The ICTCLAS Word Segmentation System is a widely acclaimed word segmentation system developed by Zhang huaping and Liu Qun of the institute of Computing Science and Technology of the Chinese Emy of sciences. What is commendable is that the free version of this version is open source code, we provide valuable learning materials for many beginners.
However, the source code does not have any supporting documentation, which may lead to some obstacles, especially for those who are unfamiliar with C/C ++. I have been using Java/VB as the main development language. I have studied C/C ++ in college, but I have never used it after work, I forgot about the syntax. however, the basics of language are the same. Besides, Java is also formed on the basis of C/C ++, with some similarities. after reading the source code, the main syntax should be correct.
Although the ICTCLAS system does not provide complete documentation, we can refer to some of the documents published by Zhang Huabei and Liu Qun to explore the main ideas.
The main idea of this word segmentation system is to first use chmm (stacked Markov Model) for word segmentation. By layering, the accuracy of Word Segmentation is increased and the efficiency of Word Segmentation is ensured. there are five layers, as shown in:
Basic Idea: Perform atomic segmentation first, then perform n-Shortest Path rough segmentation on the basis, find the first n most suitable splitting results, generate a binary word splitting table, and then generate the word splitting result, next, perform part-of-speech tagging and complete the main word segmentation steps.
The following is a study of the main content of the source code:
1. First, the ICTCLAS word segmentation program calls the cictclas_windlg: onbtnrun () program to start program execution. It can be seen that its processing method is to segment the source string. Before word segmentation, the dictionary loading process is completed. That is, when the m_ictclas object is generated, the constructor is called to load the dictionary. For more information about dictionary structure analysis, see section 2 ).
Void cictclas_windlg: onbtnrun ()
{
......
// Perform word segmentation and part-of-speech tagging here
If (! M_ICTCLAS.ParagraphProcessing (char *) (LPCTSTR) m_sSource, sResult ))

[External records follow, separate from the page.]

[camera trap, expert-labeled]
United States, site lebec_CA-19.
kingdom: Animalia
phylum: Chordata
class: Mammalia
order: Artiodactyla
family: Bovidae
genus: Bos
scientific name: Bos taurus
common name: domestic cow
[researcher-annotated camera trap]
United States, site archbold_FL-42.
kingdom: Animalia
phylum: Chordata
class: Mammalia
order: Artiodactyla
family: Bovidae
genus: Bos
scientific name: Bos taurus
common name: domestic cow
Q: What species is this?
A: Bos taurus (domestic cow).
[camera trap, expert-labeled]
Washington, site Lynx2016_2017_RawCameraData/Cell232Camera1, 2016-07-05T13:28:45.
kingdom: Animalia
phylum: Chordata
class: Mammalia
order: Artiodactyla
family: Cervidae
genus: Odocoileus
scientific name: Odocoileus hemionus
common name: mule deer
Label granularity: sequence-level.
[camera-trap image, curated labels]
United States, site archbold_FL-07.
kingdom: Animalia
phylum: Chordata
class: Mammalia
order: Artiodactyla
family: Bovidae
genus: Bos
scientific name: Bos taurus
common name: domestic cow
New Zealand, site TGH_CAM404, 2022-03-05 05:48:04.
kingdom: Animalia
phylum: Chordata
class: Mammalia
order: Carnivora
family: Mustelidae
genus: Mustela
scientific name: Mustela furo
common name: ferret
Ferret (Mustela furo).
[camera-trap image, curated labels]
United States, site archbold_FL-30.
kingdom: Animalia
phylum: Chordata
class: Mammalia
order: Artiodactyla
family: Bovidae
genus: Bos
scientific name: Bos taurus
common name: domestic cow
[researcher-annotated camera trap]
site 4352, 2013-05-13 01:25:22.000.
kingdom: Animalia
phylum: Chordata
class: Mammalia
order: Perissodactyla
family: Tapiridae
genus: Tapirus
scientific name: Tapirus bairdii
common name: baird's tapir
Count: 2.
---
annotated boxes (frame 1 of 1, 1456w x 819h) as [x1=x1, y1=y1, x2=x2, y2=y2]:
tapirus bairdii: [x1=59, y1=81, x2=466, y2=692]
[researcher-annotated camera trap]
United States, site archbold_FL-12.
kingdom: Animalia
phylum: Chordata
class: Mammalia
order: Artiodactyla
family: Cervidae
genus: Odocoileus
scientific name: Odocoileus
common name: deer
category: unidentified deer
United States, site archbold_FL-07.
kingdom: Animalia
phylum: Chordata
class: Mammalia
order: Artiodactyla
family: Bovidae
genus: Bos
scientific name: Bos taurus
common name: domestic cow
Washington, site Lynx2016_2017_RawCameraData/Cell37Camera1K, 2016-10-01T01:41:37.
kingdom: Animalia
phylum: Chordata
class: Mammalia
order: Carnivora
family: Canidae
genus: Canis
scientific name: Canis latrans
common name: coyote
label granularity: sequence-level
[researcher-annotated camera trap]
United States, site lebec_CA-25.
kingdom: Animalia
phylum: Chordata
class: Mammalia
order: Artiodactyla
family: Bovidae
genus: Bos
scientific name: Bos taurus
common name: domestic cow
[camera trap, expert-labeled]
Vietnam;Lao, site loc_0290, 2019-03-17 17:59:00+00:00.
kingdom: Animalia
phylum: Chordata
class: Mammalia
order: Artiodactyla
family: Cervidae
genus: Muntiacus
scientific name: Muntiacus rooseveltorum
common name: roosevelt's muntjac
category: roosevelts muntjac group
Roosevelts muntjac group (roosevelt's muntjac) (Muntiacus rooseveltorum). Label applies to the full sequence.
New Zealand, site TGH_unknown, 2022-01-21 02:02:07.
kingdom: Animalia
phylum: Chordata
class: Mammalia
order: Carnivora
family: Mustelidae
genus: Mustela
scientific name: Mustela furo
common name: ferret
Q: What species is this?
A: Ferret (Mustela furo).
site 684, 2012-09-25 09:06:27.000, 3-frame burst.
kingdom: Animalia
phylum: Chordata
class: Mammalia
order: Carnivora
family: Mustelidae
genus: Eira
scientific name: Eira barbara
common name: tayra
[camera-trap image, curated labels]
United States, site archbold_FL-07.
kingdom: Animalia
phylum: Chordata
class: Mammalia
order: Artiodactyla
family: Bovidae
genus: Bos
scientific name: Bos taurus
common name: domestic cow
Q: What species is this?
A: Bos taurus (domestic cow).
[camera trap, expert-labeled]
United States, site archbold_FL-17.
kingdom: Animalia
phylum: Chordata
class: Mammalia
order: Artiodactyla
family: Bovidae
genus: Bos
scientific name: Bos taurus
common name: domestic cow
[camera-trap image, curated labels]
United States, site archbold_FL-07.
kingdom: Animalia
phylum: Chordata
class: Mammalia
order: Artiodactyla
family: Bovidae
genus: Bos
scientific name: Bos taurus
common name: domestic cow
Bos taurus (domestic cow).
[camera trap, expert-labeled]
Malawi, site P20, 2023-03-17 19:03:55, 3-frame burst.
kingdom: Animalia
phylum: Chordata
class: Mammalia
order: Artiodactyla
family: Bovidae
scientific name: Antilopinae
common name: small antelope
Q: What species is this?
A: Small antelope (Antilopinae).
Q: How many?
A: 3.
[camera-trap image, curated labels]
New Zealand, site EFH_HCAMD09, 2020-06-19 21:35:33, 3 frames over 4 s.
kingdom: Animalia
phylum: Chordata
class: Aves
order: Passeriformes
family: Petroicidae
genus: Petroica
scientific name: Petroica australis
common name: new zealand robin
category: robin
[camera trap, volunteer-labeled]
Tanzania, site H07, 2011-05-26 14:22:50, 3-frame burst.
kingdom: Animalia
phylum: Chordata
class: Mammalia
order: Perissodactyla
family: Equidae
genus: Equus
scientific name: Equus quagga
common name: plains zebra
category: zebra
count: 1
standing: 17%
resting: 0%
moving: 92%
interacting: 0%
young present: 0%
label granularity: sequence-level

M_sResult.Format ("error: Program initialization exception! ");
Else
M_sResult.Format ("% s", sResult); // output the final word splitting result
......
}
2. the OnBtnRun () method calls the segmentation processing method bool CResult: ParagraphProcessing (char * sParagraph, char * sResult) to complete the entire process of word segmentation, including word segmentation. the first parameter is the source string, and the second parameter is the string after word segmentation. the entire word segmentation process is completed in these two methods. The following describes how to call other methods to complete the word segmentation process step by step according to the analysis framework shown in. for the sake of simplicity, we will not analyze non-Logon words first.
// Paragraph Segment and POS Tagging
Bool CResult: ParagraphProcessing (char * sParagraph, char * sResult)
{
........
Processing (sSentence, 1); // Processing and output the result of current sentence.
Output (m_pResult [0], sSentenceResult, bFirstIgnore); // Output to the imediate result
.......
}
3. The main word segmentation process occurs in the Processing () method. Next we will analyze it further.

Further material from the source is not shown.